[Captioned web image data]

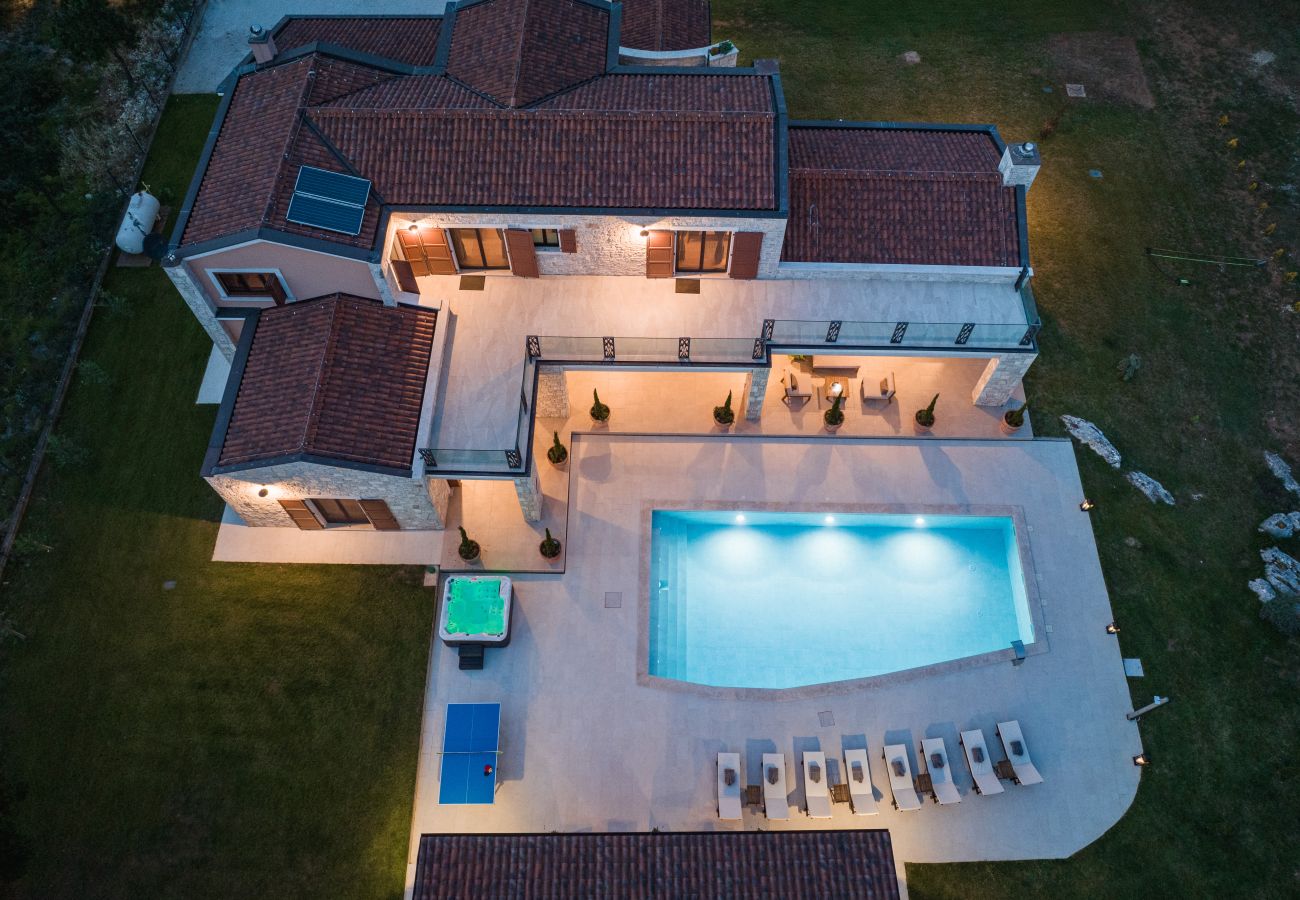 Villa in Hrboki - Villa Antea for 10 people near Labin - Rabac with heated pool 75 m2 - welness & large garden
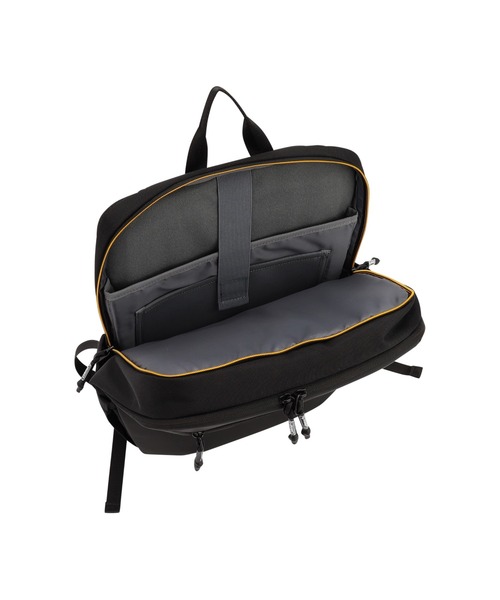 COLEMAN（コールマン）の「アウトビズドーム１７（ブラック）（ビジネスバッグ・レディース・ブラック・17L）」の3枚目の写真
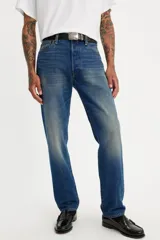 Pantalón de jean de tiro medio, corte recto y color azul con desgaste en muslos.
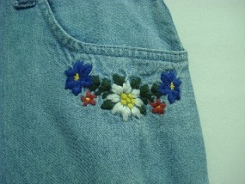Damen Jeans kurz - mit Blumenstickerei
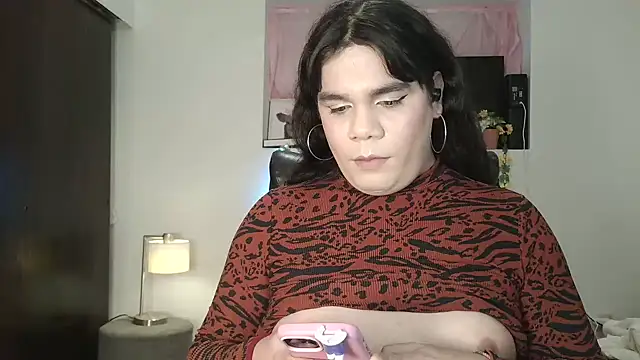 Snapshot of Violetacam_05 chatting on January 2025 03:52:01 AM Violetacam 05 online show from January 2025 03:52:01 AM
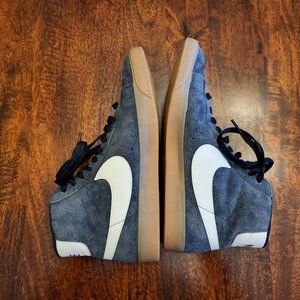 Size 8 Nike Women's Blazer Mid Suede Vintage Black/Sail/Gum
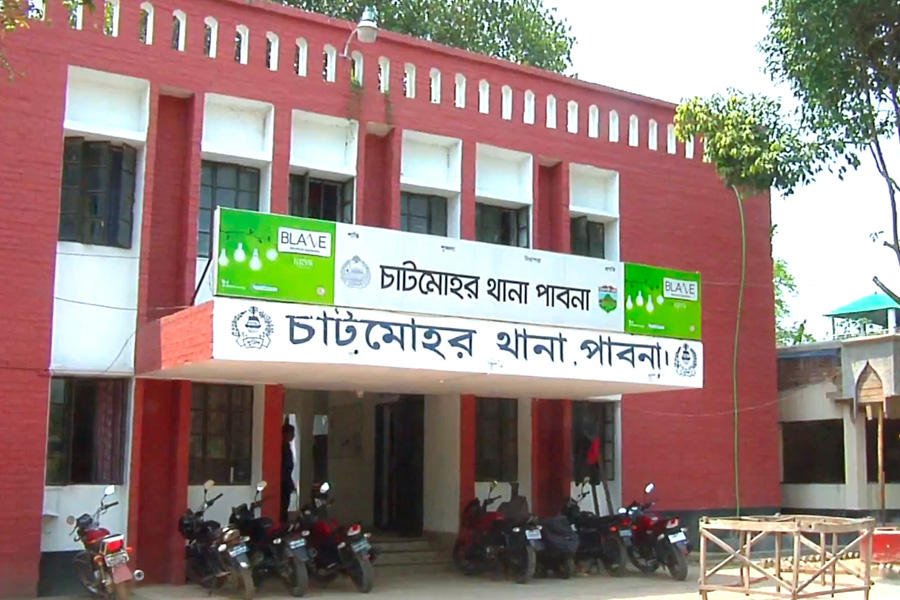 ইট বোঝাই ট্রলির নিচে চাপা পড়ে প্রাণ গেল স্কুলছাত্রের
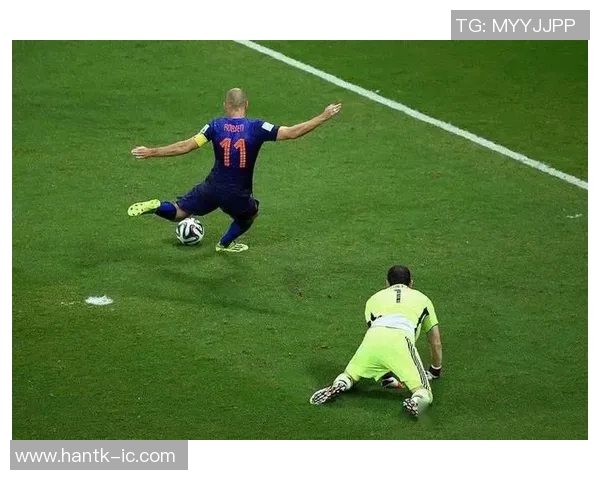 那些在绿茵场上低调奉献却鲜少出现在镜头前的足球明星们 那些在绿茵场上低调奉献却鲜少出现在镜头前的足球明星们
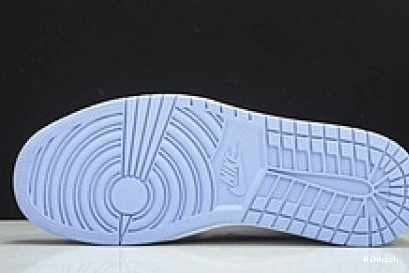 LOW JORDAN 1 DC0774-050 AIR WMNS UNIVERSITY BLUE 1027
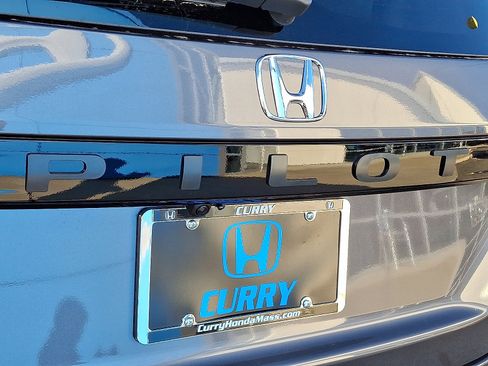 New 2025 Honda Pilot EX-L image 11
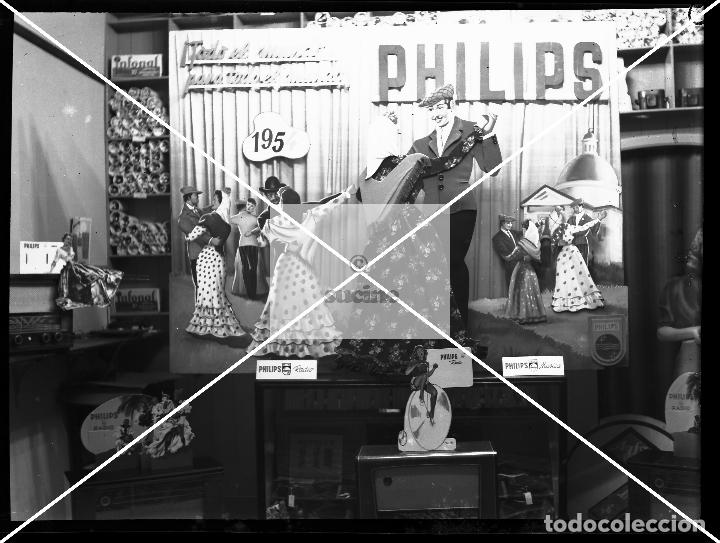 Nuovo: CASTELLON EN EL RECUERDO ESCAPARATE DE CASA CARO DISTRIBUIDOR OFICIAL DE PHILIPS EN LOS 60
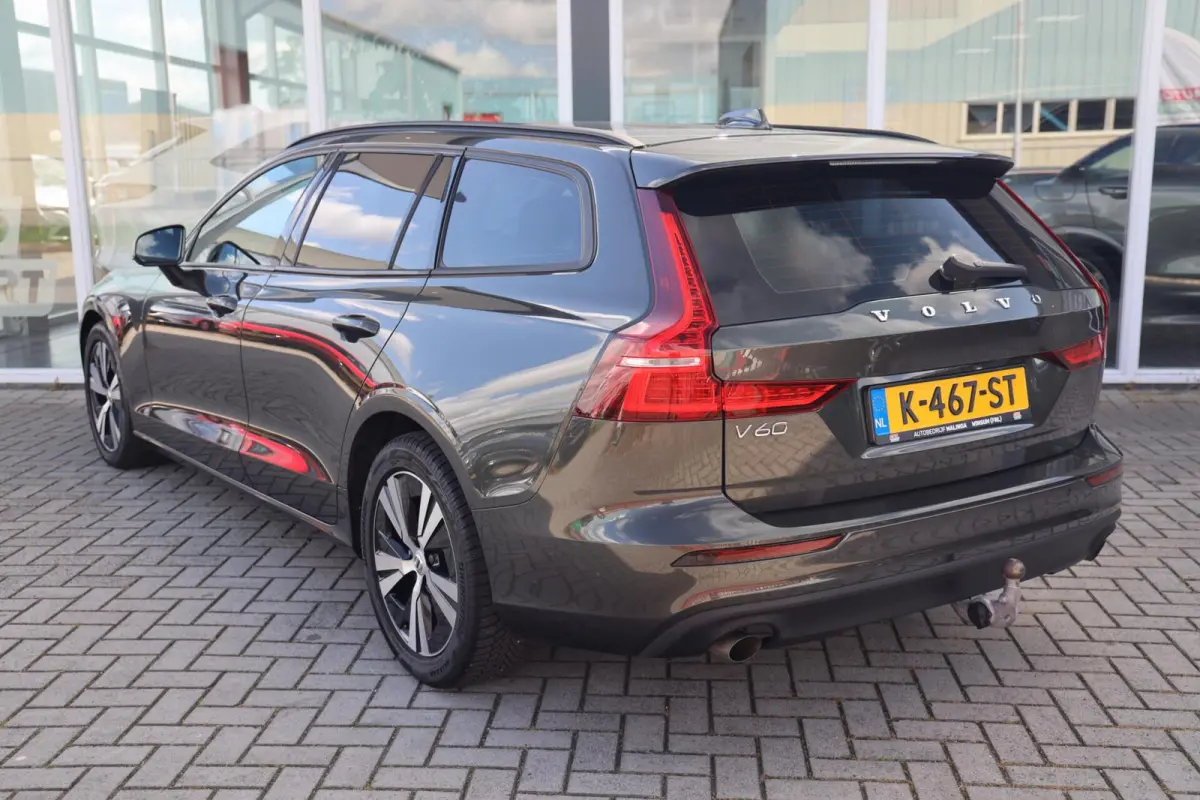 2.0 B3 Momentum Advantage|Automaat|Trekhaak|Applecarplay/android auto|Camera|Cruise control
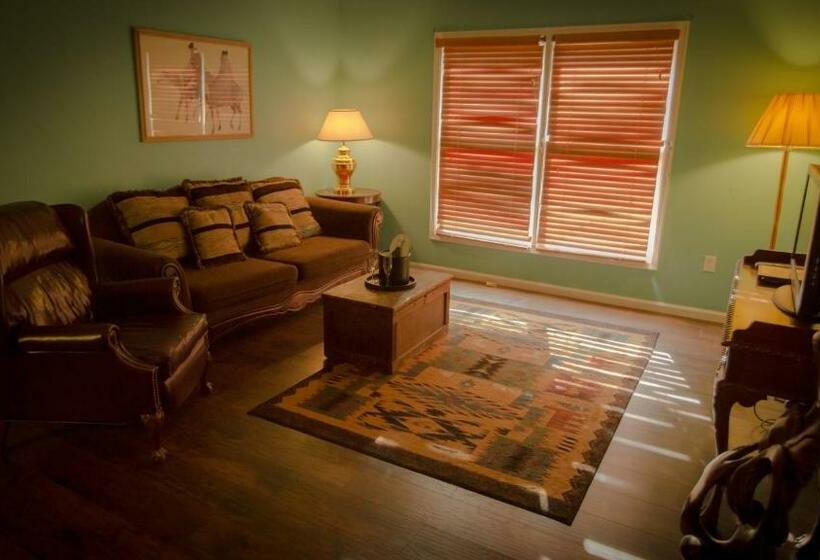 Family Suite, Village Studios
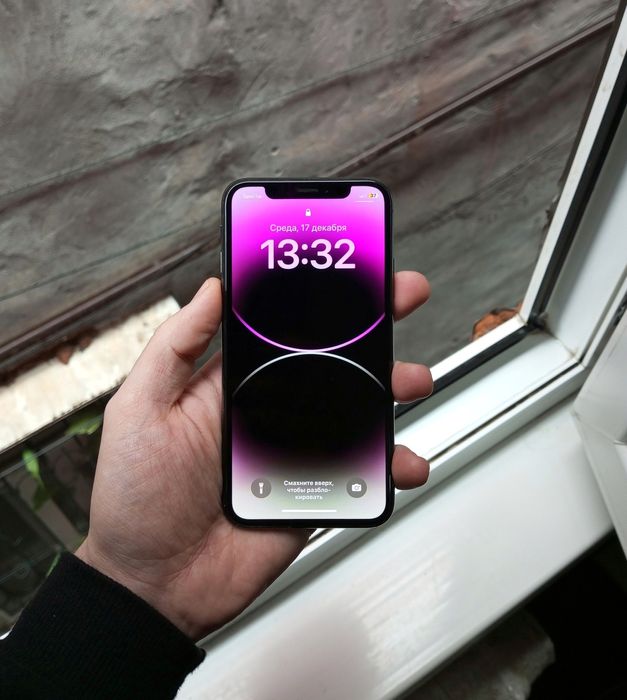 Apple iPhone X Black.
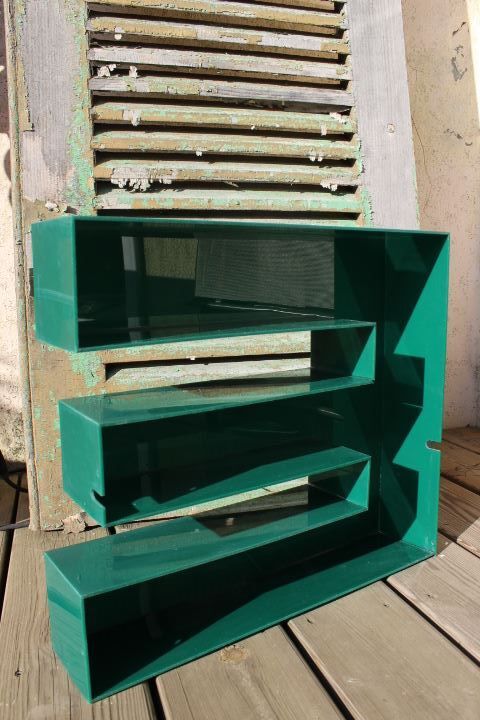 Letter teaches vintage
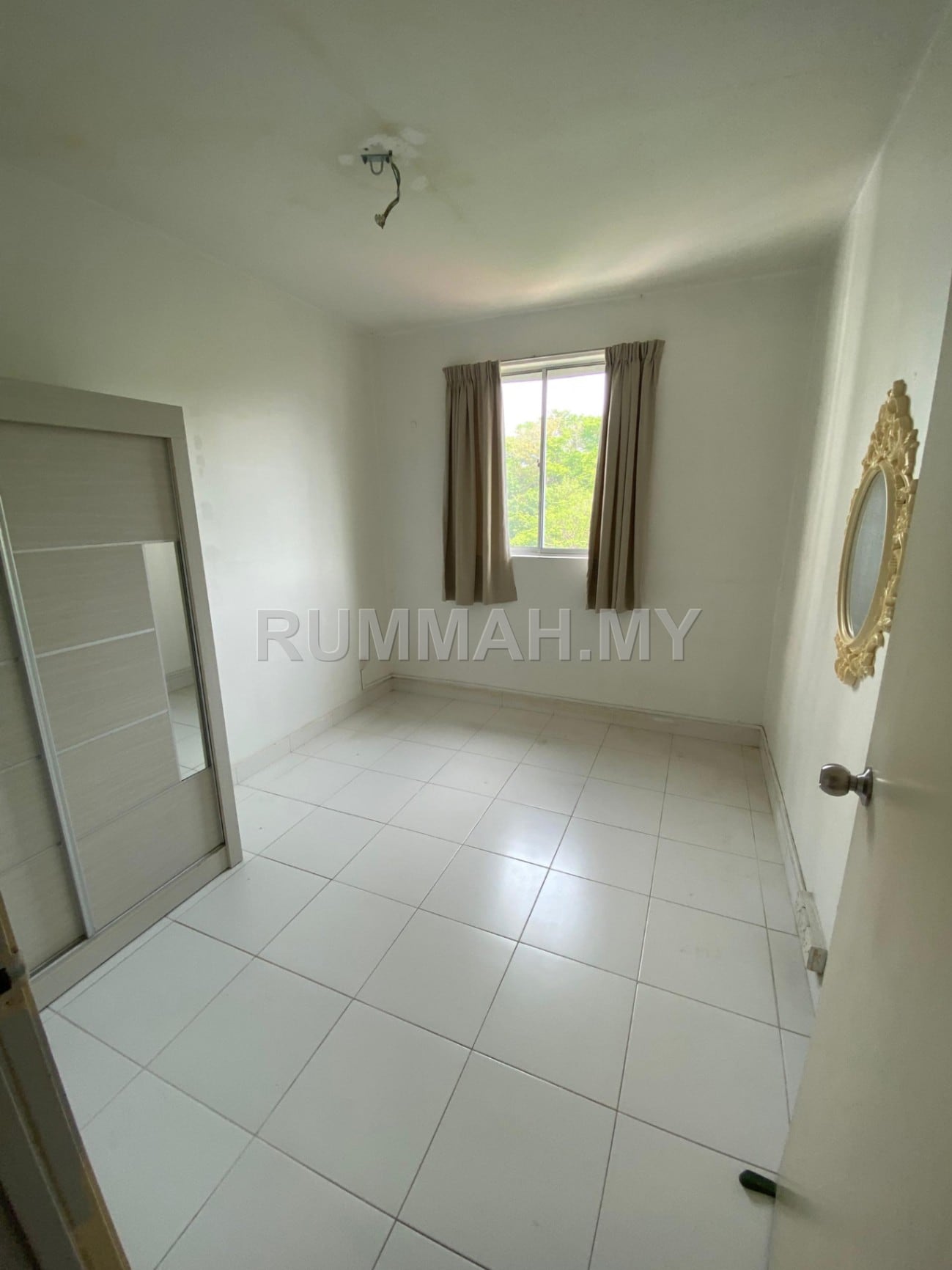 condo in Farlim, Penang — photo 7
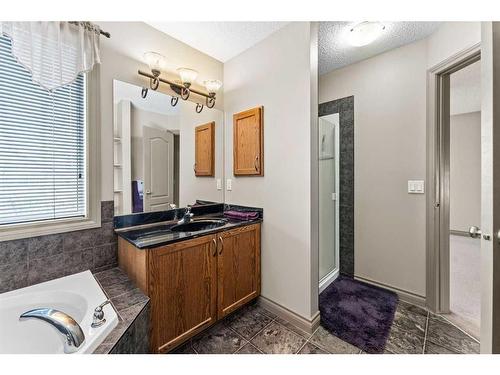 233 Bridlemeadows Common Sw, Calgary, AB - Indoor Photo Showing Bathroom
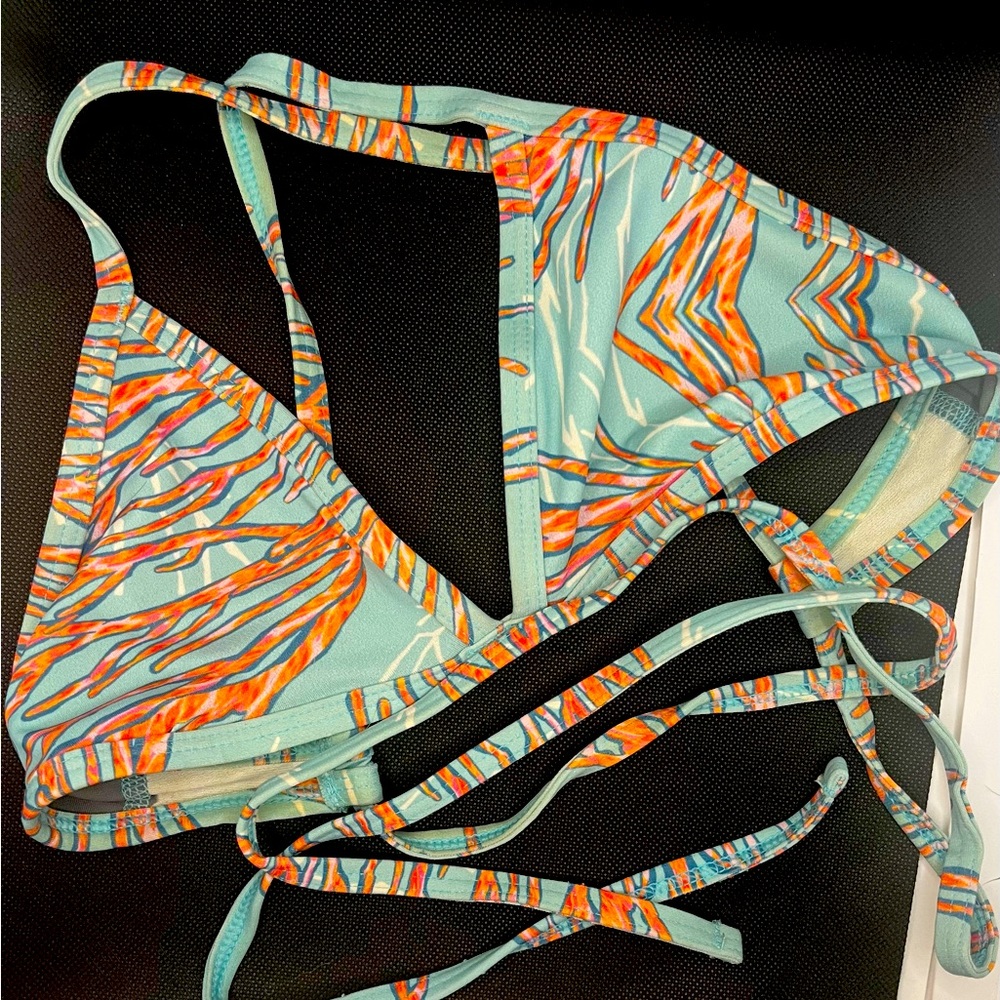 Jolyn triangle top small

Your goal: Exact copy, pictures excluded: print only the lines from the line containing "Letter teaches vintage" through the end of the records.

Answer space:
 Letter teaches vintage
 condo in Farlim, Penang — photo 7
 233 Bridlemeadows Common Sw, Calgary, AB - Indoor Photo Showing Bathroom
 Jolyn triangle top small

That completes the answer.